Dear Reviewer xtGA, thank you for your comments. Here are the answers to your questions and comments.

(1) Part of the theory was already done in [1]. ...

Indeed, the authors of [1] analyze the discrete-time Markovian projection and show that it converges to continuous-time projection in certain limiting cases. We cite this result in line 260. We will add additional citations and discussion in Section 3.3 after defining Markovian projection to highlight some aspects that have already been introduced in [1].

Please note that our Proposition 3.5 on KL-minimization extends the results from [1, Appendix E]. The authors of [1] considered the Markovian projection for a mixture of Markovian bridges. In turn, in our Proposition 3.5 we consider arbitrary distribution $\pi(x_0, x_{t_{1}}, \dots, x_{t_{N}}, x_1)$ without any assumptions on its conditional distribution $\pi(x_{t_{1}}, \dots, x_{t_{N}}|x_0, x_1)$ . It makes the proof technically more complex but provides a more general result.

(2) ... the purpose of the Gaussian study. ...

There are two purposes: to experimentally study the rate of convergence and to demonstrate that a closed-form solution for the multivariate Gaussian case can be derived within the discrete-IMF framework. In the final version, we will shorten Section 3.4 by moving detailed technical definitions (such as matrices $U$ and $K$ ) to the Appendix but retain the key points in the main text.

(3) The claim of exponential convergence should be tamed down. ...

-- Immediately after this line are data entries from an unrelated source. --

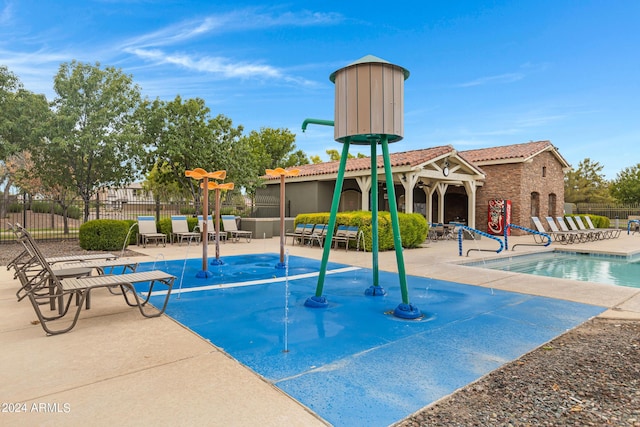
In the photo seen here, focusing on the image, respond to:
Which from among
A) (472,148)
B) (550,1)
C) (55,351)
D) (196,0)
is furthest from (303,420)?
(472,148)

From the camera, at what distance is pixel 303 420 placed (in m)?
2.35

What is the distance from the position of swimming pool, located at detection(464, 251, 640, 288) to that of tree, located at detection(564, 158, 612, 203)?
3498 cm

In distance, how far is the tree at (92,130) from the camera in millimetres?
15070

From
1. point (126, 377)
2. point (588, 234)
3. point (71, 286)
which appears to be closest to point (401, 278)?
point (126, 377)

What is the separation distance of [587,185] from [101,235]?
50.2m

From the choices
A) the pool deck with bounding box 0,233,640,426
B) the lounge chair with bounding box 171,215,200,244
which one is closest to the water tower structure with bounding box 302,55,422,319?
the pool deck with bounding box 0,233,640,426

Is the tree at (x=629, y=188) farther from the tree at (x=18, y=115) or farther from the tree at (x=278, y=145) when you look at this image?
the tree at (x=18, y=115)

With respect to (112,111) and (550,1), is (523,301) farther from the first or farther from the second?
(112,111)

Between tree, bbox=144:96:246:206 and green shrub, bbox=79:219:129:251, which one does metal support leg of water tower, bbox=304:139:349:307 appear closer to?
green shrub, bbox=79:219:129:251

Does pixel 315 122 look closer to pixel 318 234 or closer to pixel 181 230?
pixel 318 234

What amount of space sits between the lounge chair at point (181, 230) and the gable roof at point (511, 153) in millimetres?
16059

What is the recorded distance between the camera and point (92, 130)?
15.4m

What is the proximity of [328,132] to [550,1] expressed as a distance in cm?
1205

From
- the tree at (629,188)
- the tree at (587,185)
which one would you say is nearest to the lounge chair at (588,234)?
the tree at (629,188)
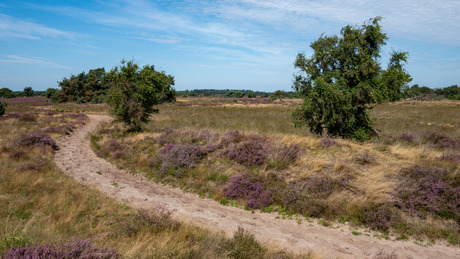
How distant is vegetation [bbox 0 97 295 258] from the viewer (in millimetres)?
4176

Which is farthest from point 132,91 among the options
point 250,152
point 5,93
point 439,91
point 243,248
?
point 439,91

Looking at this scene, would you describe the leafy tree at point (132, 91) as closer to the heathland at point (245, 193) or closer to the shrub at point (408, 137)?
the heathland at point (245, 193)

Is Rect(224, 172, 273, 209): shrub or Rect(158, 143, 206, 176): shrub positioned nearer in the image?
Rect(224, 172, 273, 209): shrub

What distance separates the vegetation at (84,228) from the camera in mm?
4176

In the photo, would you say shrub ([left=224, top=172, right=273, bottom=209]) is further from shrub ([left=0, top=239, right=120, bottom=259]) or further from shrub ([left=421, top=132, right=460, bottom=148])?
shrub ([left=421, top=132, right=460, bottom=148])

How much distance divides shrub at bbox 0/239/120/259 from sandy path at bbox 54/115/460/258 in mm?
3882

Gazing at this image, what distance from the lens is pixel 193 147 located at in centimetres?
1417

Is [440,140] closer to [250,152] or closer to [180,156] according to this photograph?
[250,152]

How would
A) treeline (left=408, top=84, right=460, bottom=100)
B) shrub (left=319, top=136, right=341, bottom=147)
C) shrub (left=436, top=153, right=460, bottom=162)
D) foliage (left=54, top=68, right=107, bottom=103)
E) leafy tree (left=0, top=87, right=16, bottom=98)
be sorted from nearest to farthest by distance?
shrub (left=436, top=153, right=460, bottom=162)
shrub (left=319, top=136, right=341, bottom=147)
foliage (left=54, top=68, right=107, bottom=103)
treeline (left=408, top=84, right=460, bottom=100)
leafy tree (left=0, top=87, right=16, bottom=98)

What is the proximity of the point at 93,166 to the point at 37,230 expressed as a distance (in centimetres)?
1028

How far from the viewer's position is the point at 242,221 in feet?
27.6

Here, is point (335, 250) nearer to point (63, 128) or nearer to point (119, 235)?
point (119, 235)

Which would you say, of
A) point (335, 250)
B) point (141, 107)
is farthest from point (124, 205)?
point (141, 107)

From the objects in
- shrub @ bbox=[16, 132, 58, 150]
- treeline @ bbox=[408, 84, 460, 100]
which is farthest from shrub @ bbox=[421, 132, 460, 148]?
Answer: treeline @ bbox=[408, 84, 460, 100]
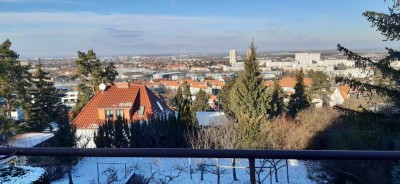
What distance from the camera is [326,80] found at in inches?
1132

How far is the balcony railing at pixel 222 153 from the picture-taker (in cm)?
140

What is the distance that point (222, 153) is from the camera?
147 cm

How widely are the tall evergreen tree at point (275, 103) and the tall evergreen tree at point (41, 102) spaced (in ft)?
41.0

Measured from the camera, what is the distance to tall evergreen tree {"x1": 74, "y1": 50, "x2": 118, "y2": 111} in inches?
930

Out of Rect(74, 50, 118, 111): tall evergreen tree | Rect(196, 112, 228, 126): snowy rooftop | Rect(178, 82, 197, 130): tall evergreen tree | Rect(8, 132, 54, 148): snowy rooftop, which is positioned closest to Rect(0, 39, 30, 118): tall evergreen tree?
Rect(8, 132, 54, 148): snowy rooftop

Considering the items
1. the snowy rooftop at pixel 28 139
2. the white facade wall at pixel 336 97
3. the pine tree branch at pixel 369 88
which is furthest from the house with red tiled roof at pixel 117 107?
the white facade wall at pixel 336 97

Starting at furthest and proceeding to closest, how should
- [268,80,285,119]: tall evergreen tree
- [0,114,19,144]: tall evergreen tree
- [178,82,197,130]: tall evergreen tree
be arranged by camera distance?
→ 1. [268,80,285,119]: tall evergreen tree
2. [178,82,197,130]: tall evergreen tree
3. [0,114,19,144]: tall evergreen tree

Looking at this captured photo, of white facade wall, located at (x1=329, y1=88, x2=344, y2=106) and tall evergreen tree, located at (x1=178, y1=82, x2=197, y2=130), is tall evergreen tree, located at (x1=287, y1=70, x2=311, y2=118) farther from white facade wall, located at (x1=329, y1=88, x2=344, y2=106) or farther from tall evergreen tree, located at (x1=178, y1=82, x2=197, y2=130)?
tall evergreen tree, located at (x1=178, y1=82, x2=197, y2=130)

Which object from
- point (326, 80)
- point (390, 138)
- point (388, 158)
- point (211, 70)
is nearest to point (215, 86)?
point (326, 80)

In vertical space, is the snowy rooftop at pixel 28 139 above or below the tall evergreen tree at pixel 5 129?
below

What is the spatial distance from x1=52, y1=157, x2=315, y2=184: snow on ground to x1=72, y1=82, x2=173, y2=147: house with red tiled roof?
31.0 ft

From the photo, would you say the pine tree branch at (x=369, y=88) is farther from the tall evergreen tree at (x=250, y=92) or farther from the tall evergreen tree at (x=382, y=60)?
the tall evergreen tree at (x=250, y=92)

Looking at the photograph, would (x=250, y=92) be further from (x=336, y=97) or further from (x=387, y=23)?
(x=336, y=97)

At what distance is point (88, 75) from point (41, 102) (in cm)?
460
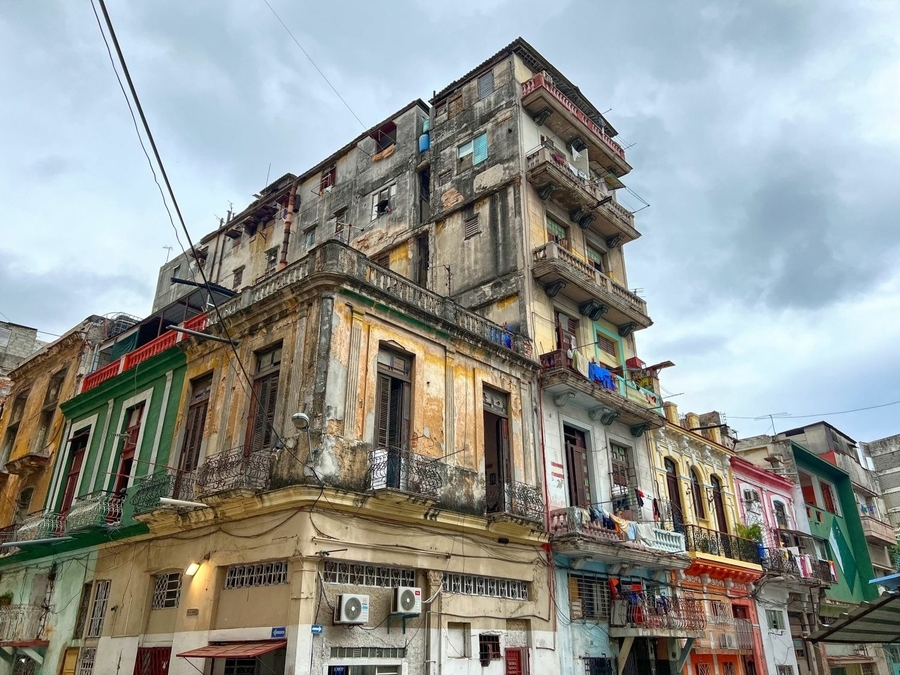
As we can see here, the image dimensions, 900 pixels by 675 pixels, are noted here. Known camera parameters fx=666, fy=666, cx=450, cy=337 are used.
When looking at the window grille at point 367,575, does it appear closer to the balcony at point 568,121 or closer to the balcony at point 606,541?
the balcony at point 606,541

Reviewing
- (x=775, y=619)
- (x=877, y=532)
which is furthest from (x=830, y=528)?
(x=775, y=619)

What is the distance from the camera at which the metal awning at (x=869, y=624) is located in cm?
696

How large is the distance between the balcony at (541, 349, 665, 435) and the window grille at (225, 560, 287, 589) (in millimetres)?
8583

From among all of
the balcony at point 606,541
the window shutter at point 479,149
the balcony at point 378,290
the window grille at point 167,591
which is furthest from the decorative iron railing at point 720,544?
the window grille at point 167,591

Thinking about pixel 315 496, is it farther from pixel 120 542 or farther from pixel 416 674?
pixel 120 542

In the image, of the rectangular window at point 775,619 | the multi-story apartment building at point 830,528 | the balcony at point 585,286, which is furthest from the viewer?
the multi-story apartment building at point 830,528

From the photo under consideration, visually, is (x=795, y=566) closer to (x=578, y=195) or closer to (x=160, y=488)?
(x=578, y=195)

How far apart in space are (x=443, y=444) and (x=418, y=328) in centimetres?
268

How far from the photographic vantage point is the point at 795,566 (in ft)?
77.7

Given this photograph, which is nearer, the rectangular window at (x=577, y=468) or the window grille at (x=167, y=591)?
the window grille at (x=167, y=591)

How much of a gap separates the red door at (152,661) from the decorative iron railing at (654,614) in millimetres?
10269

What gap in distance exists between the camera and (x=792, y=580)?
76.1 ft

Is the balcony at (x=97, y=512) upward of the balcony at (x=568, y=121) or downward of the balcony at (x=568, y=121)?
downward

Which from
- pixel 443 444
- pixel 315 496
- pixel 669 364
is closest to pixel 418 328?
pixel 443 444
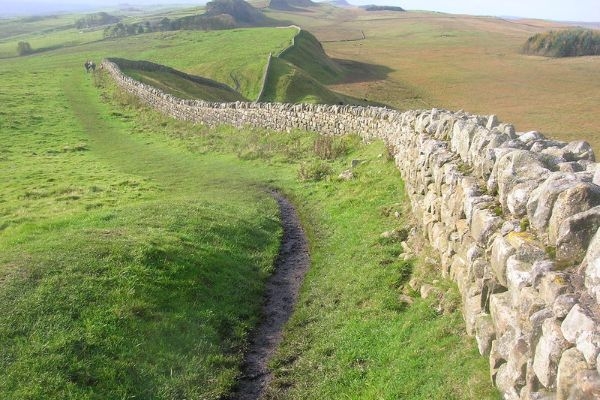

We agree that the phrasing in line 294 could be misleading. This observation is based solely on our experimental results, and the whole discussion on convergence rate is placed inside the experimental section (Section 4), while all of our theory is placed in Section 3. We also directly mentioned that there is no theoretical proof in the limitation section (lines 465-467). To avoid possible misunderstanding, we will revise the bolded text.

(4) ... remove this noise ... consider a deterministic last step as a postprocessing ...

We use the original published code from the DSBM authors [1] to ensure a fair comparison. In this code, noise is not added at the last sampling step. As you requested, we additionally used the drift function for the last time-moment $t=0.99$ to add an extra denoising step at the final step of the sampling process. It indeed removes the remaining noise, (see the samples in Figure 4 of the attached pdf). For the Celeba setup with $\epsilon=1.0$ , we observe the improvement of the FID metric from $37.8$ to $29.7$ . We will add this additional result in the experimental section.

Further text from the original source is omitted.